Marissa. Je lui avais donné ce numéro avant de partir l’autre jour.
Je ne me serais jamais attendu à ce qu’elle l’utilise.
Je décrochai.
— Ici Gio.
— Gio, bonjour. C’est Marissa. Du Caffè Milano.
Sa voix était nerveuse.
— Tout va bien, poupée ?
— Hum, oui. Enfin, je dois vous parler. Puis-je vous retrouver quelque part ? Pas au café.
Je ne savais pas ce que j’avais espéré. Qu’elle ait le courage de me demander de sortir avec elle. Ou qu’elle m’appelle pour me redire qu’elle était contente que je sois en vie.
Qu’elle savait que je rêvais d’elle chaque nuit.
Bien sûr que non. Il n’y avait qu’une raison pour que je reçoive un appel comme celui-ci.
Et je détestais ce que ça me faisait ressentir, bon sang.

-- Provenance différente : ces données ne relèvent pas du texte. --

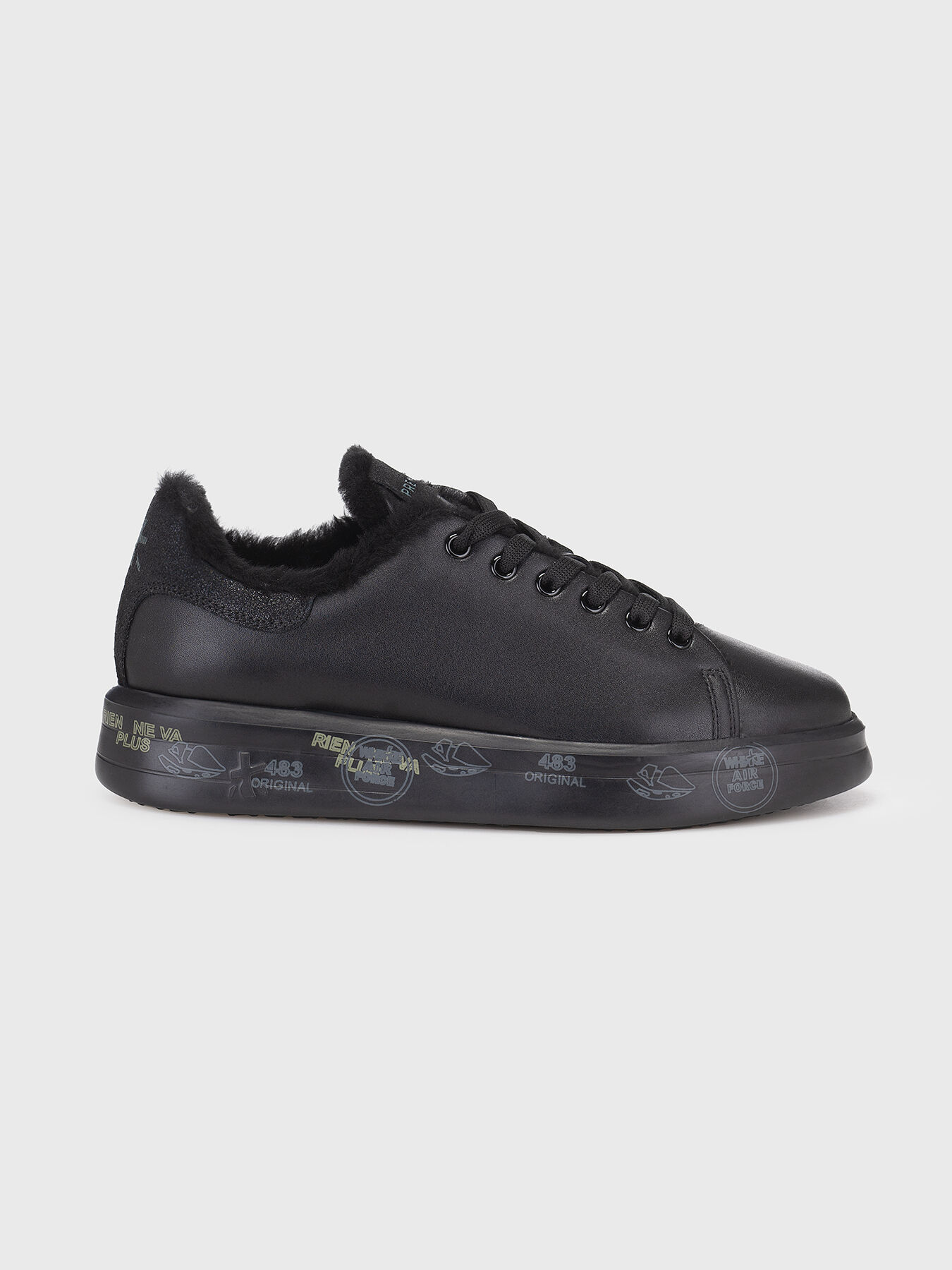 BELLE sneakers with print details https globalbrandsstore.ro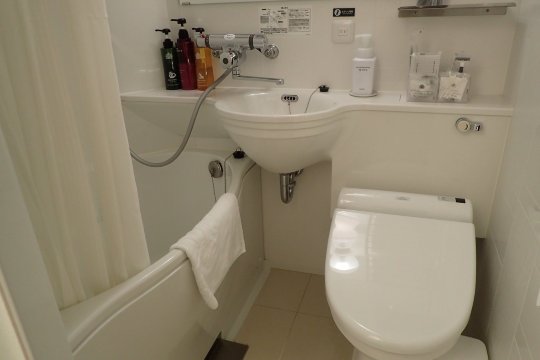 APA Hotel Ochanomizu Eki Kita-浴室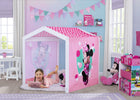 Minnie Mouse Indoor Playhouse (1063) 1-Minnie Mouse Indoor Playhouse with Fabric Tent for Boys and Girls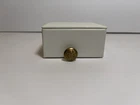 Civil War Waterbury Revenue Cutter Service Cuff 1/2" Button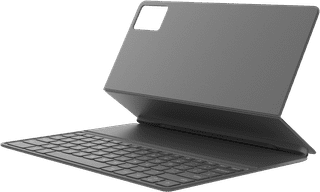 Lenovo Idea Tab Plus Toetsenbord Hoes QWERTY Grijs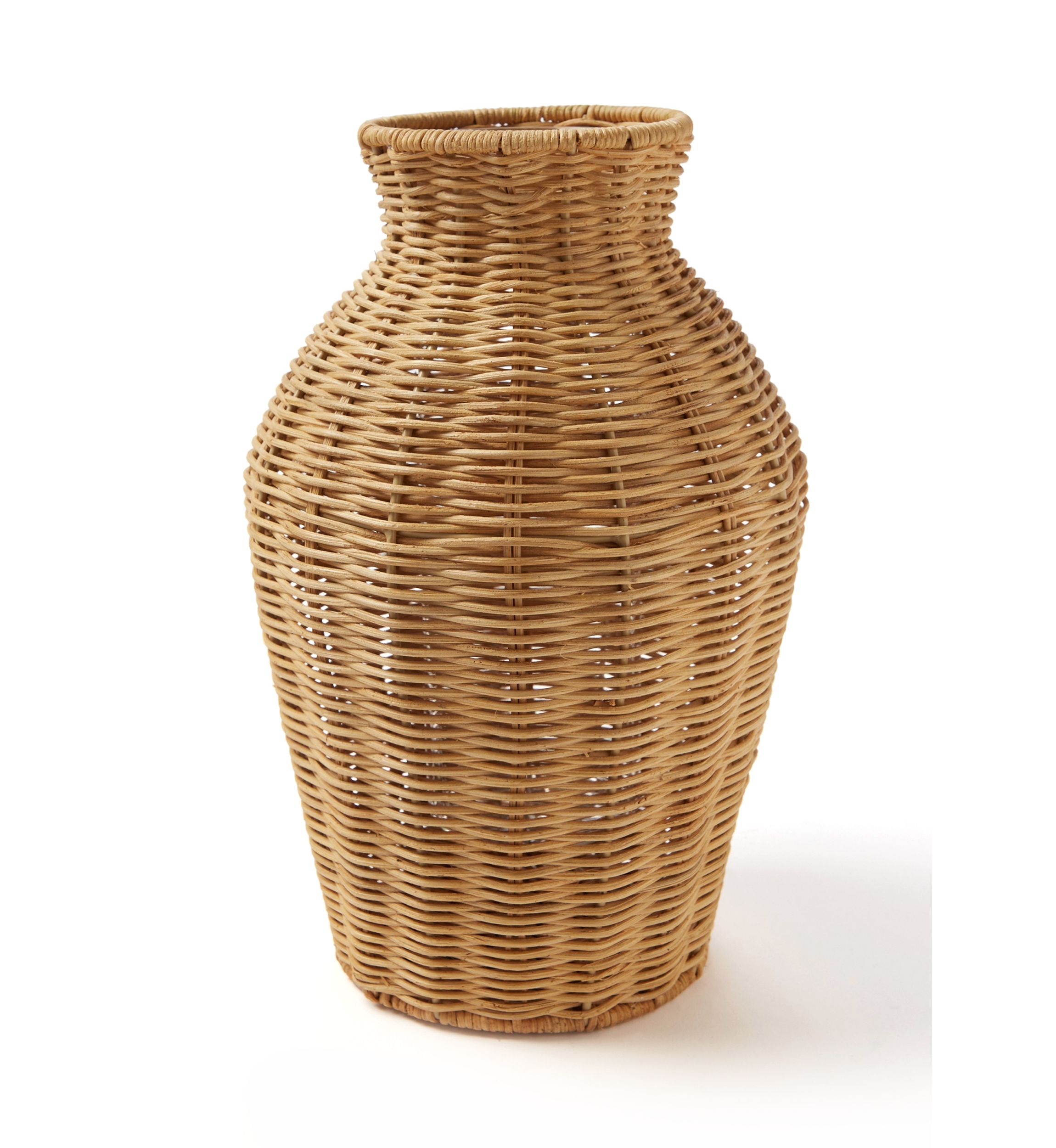 Rattan Vase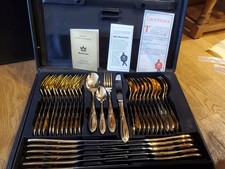 SBS - Bestecke, 23/24 karätige Goldauflage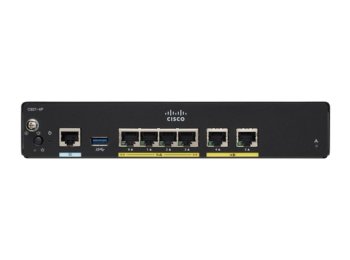 Cisco 927 VDSL2/ADSL2+ OVER - Cisco 927 VDSL2/ADSL2+ OVER POTS AND 1GE/SFP SEC ROUTER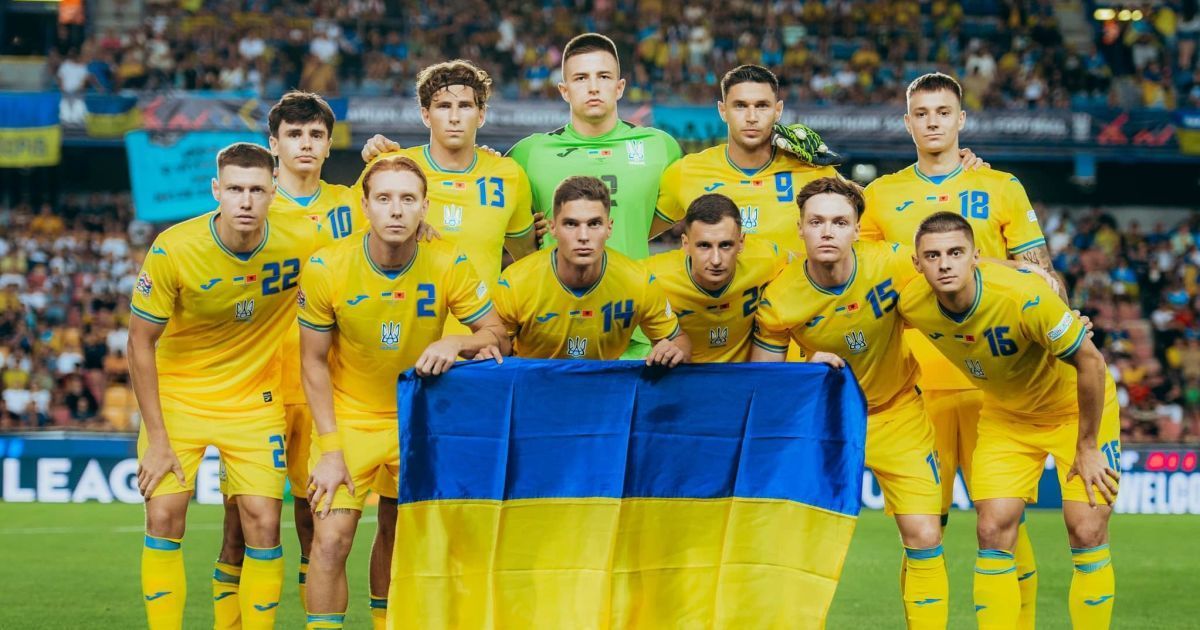 Сборная Украины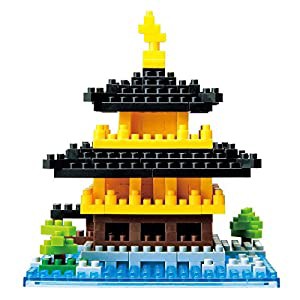 ナノブロック 金閣寺(中古品)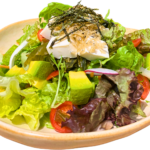 Salad Cá Shirasu Nhật Chiên Giòn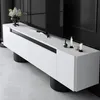 Skye Decor, Bohem - Bílá, Černá, TV stolek, bílý, 100 % Náhled obrázku produktu 4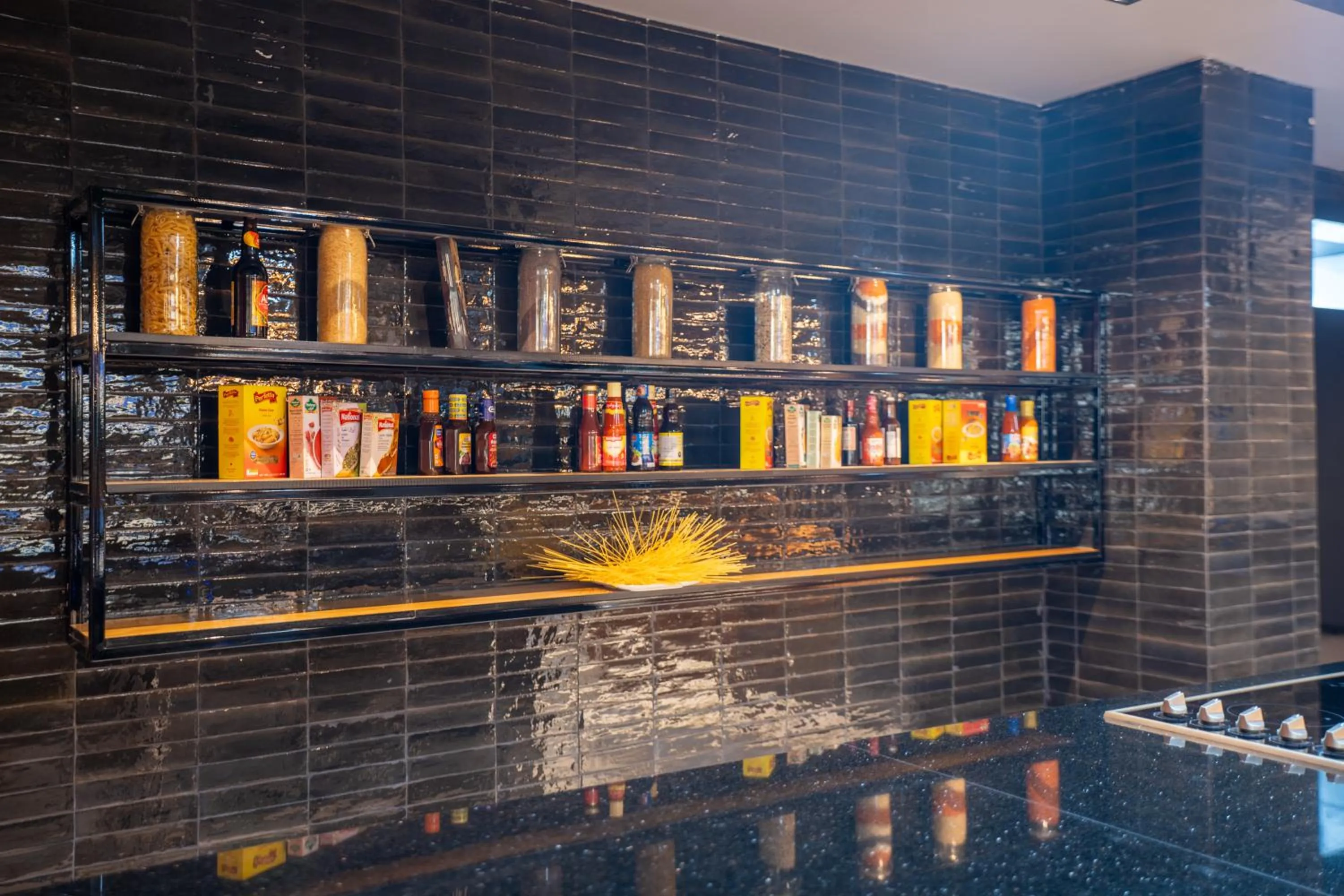 Kitchen or kitchenette in Park Inn by Radisson Najran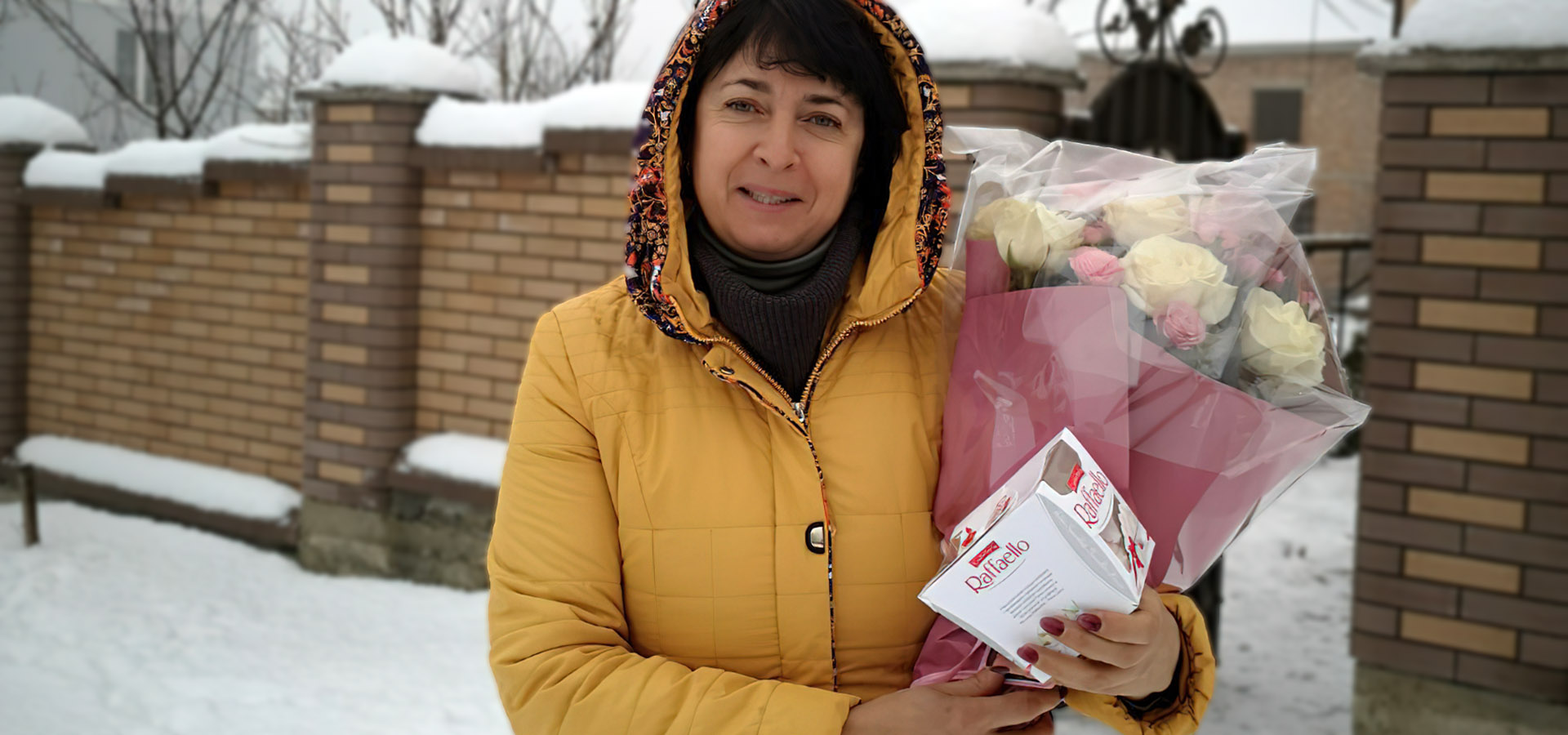 замовлення квітів на новий рік у Луцьку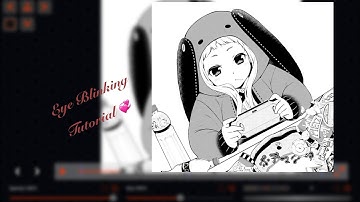 Eye blinking tutorial 💓- video star pro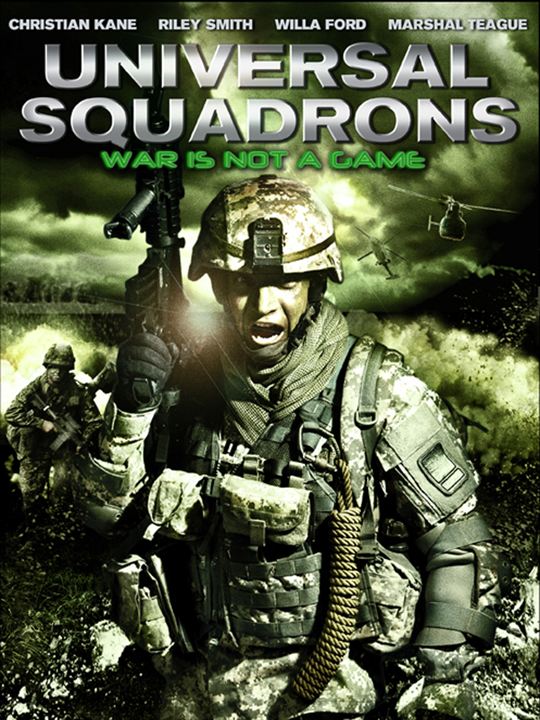 Universal Squadrons - Das Elitekommando : Kinoposter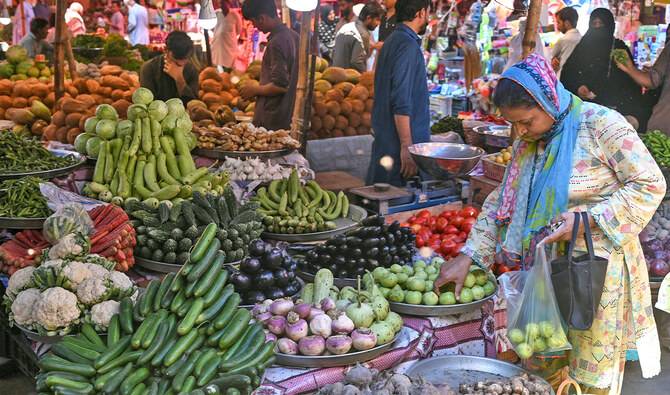 Pakistan's weekly inflation declines by 1.34% 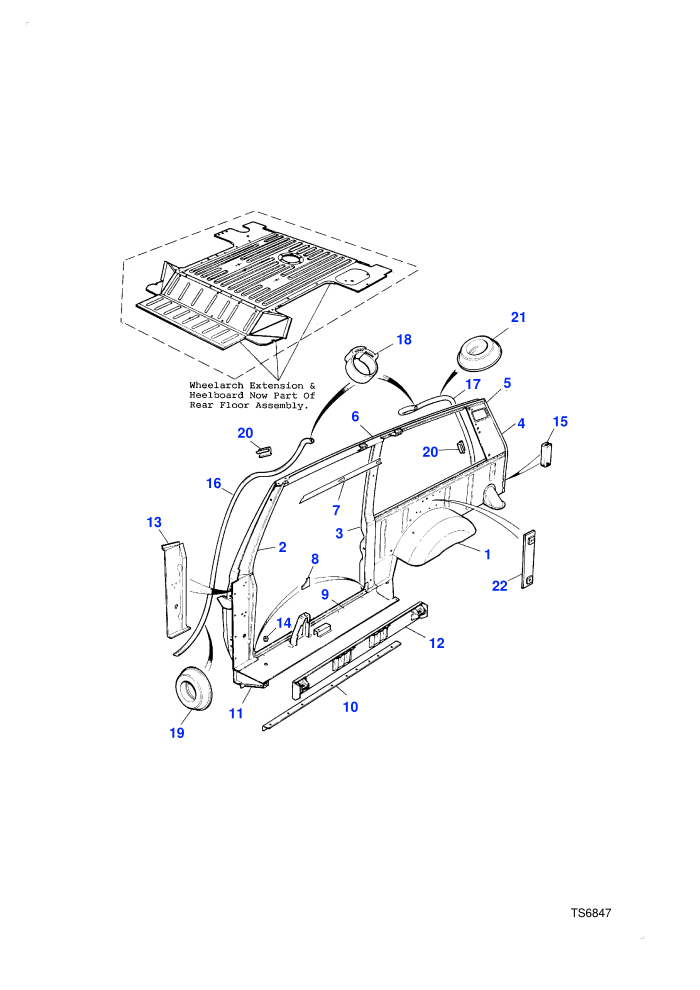 Bodyside (2 Door Station Wagon)((V)FROMGA441004)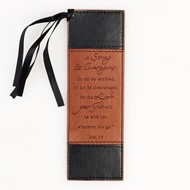Be Strong LuxLeather Bookmark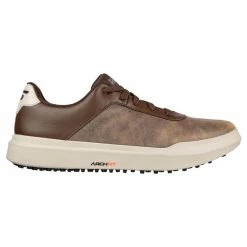 Skechers Men's Go Golf Drive 5 - LX Relaxed Fit Golf Shoes -Shoes Shop skechers go golf drive 5 lx relaxed fit golf shoes brown 01 66380.1645536954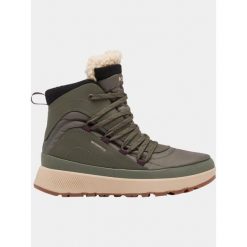 Buty Damskie Columbia Red Hills Omni-Heat. Zielone obuwie trekkingowe damskie Columbia, bez zapięcia. Za 434.49 zł.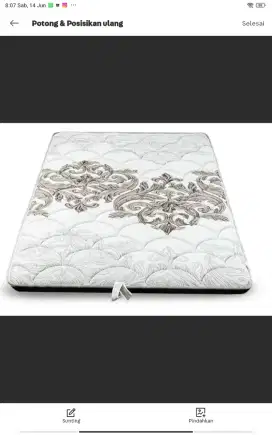 Preloved Kasur Lipat/ Travel Bed Matras Uniland Sleep 120x200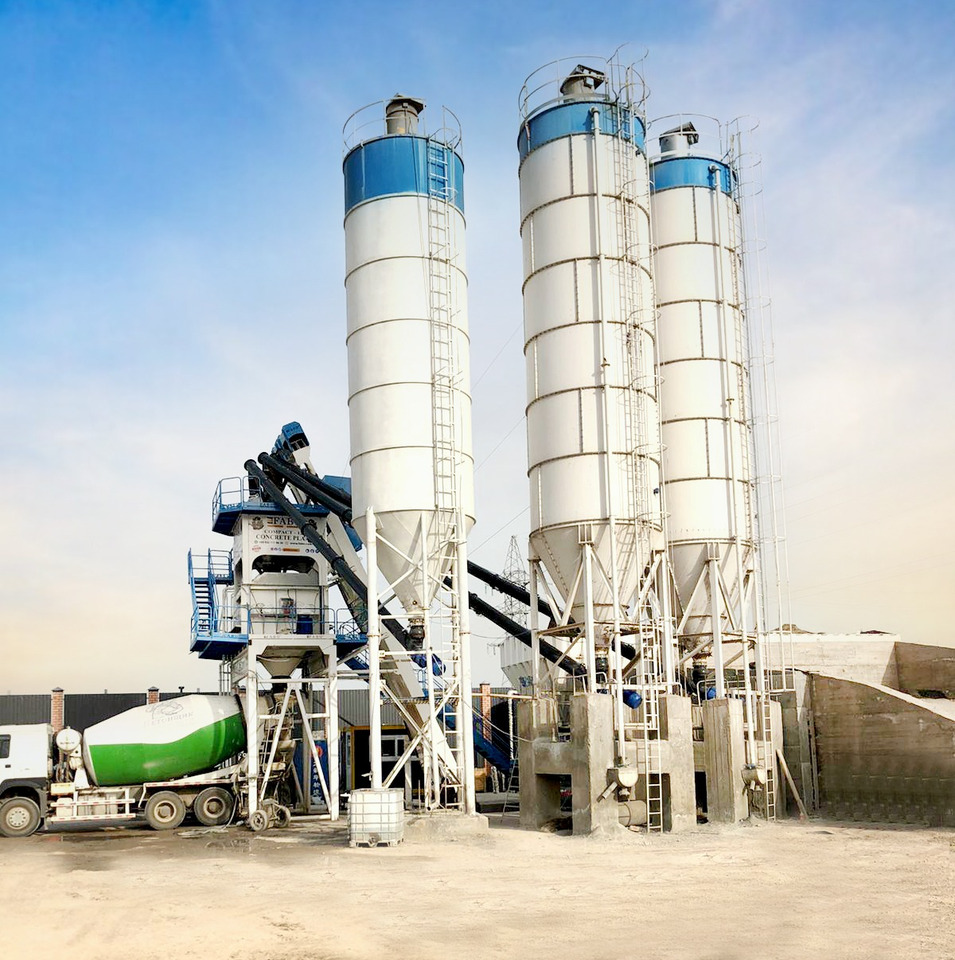 FABO compact concrete plant - Betonmischanlage: das Bild 5 FABO compact concrete plant - Betonmischanlage: das Bild 5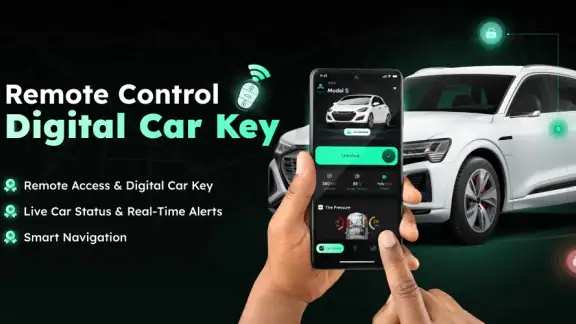 Digital Key Connect - Car Key screenshot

— Bien sûr, Marissa. Pourquoi ne passes-tu pas à mon bureau chez moi ?
Je bandais alors que je lui donnais l’adresse de mon appartement, même si je savais que ce n’était pas de cette manière que les choses allaient se passer.
Mais rien que l’idée de l’avoir ici me donnait une érection.
Je raccrochai et serrai durement mon membre. Couché, mon gars. C’était pour les affaires, pas le plaisir.
Mais bon Dieu, c’était dommage.
1 NdT : Programme créé pour fournir une assurance maladie aux personnes à faibles ressources. Les conditions d’accessibilité sont différentes d’un État à l’autre.
2 NdT : Système d’assurance santé pour les personnes de 65 ans et plus, pour celles répondant à certains autres critères, comme un handicap.
3 NdT : Voie rapide à plusieurs niveaux, orientée nord-sud, qui longe le lac Michigan et traverse la ville de Chicago.